Extracted data entries
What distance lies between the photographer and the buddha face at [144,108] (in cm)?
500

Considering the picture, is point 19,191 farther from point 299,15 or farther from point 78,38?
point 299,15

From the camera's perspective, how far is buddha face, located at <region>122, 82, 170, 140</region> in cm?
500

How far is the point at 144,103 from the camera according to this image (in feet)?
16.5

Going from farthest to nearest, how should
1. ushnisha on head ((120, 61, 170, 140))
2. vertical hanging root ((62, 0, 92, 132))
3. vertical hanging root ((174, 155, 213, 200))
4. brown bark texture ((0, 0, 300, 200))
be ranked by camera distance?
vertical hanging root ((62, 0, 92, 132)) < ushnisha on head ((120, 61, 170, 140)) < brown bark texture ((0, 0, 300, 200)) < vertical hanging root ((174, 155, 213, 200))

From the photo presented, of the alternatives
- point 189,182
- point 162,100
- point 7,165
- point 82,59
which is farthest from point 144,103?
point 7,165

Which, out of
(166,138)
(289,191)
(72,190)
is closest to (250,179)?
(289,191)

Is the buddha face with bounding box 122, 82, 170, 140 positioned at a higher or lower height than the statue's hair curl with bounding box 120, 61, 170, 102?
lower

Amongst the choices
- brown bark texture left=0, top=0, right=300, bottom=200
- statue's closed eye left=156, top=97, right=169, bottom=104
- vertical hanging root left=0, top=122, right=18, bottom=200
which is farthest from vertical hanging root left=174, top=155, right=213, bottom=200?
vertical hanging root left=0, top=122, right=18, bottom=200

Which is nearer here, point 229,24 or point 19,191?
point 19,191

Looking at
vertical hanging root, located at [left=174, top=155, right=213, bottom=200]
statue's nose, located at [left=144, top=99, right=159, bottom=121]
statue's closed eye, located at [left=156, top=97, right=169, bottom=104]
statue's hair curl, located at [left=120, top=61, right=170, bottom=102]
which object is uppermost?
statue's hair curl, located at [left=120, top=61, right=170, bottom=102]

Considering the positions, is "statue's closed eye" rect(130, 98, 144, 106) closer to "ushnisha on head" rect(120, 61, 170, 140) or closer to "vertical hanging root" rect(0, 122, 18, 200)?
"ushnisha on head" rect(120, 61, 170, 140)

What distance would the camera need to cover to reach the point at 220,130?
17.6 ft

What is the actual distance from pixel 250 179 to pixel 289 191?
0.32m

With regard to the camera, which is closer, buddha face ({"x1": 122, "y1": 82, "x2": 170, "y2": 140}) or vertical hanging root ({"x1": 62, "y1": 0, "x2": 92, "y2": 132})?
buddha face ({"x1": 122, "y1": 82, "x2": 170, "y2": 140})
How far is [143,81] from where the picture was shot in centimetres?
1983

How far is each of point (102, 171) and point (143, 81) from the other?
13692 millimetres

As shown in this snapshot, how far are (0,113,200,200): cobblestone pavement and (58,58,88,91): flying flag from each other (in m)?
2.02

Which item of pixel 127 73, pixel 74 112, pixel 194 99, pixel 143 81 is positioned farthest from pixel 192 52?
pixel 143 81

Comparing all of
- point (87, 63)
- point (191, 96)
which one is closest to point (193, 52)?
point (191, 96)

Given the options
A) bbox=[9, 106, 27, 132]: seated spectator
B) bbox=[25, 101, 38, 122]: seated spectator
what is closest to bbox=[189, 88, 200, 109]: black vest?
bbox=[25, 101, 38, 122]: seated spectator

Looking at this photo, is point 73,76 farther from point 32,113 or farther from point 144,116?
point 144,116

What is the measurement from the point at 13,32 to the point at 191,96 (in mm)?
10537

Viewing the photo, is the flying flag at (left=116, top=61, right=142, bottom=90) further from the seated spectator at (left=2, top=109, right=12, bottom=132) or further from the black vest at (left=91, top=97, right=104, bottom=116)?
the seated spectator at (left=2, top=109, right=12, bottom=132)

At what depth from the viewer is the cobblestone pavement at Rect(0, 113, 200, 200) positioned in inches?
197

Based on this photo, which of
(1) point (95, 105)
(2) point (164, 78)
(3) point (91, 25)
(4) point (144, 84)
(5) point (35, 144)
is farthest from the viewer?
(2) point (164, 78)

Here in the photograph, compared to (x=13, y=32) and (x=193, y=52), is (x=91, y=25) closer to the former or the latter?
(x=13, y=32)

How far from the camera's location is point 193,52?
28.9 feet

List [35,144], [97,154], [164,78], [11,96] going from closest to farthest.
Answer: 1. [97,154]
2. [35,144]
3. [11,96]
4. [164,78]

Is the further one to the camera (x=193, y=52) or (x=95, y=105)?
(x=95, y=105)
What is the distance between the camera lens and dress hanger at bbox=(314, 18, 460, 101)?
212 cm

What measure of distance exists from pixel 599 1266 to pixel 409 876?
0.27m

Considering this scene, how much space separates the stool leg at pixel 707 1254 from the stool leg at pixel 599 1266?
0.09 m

- To be done
Extract, verbatim, the lines from the one containing "As shown in" through the last line of the listing above.

- Reply
As shown in this snapshot, how far are (0,113,200,200): cobblestone pavement and (58,58,88,91): flying flag from each other (in m)?
2.02

Which item of pixel 127 73, pixel 74 112, pixel 194 99, pixel 143 81 is positioned farthest from pixel 192 52?
pixel 143 81

Comparing all of
- point (87, 63)
- point (191, 96)
which one is closest to point (193, 52)?
point (191, 96)

Given the options
A) bbox=[9, 106, 27, 132]: seated spectator
B) bbox=[25, 101, 38, 122]: seated spectator
what is closest to bbox=[189, 88, 200, 109]: black vest?
bbox=[25, 101, 38, 122]: seated spectator

Looking at this photo, is point 73,76 farther from point 32,113 or farther from point 144,116?
point 144,116

What is the measurement from the point at 13,32 to the point at 191,96 (in mm)?
10537

Viewing the photo, is the flying flag at (left=116, top=61, right=142, bottom=90) further from the seated spectator at (left=2, top=109, right=12, bottom=132) or further from the black vest at (left=91, top=97, right=104, bottom=116)?
the seated spectator at (left=2, top=109, right=12, bottom=132)

At what depth from the viewer is the cobblestone pavement at Rect(0, 113, 200, 200) positioned in inches?
197

Based on this photo, which of
(1) point (95, 105)
(2) point (164, 78)
(3) point (91, 25)
(4) point (144, 84)
(5) point (35, 144)
is farthest from the viewer?
(2) point (164, 78)

Here in the photograph, compared to (x=13, y=32) and (x=193, y=52), is (x=91, y=25) closer to the former or the latter?
(x=13, y=32)

How far from the camera's location is point 193,52?
28.9 feet

List [35,144], [97,154], [164,78], [11,96] going from closest to farthest.
Answer: 1. [97,154]
2. [35,144]
3. [11,96]
4. [164,78]

Is the further one to the camera (x=193, y=52) or (x=95, y=105)?
(x=95, y=105)
What is the distance between the camera lens and dress hanger at bbox=(314, 18, 460, 101)?
212 cm

What measure of distance exists from pixel 599 1266 to pixel 409 876?
0.27m

Considering this scene, how much space separates the stool leg at pixel 707 1254 from the stool leg at pixel 599 1266?
0.09 m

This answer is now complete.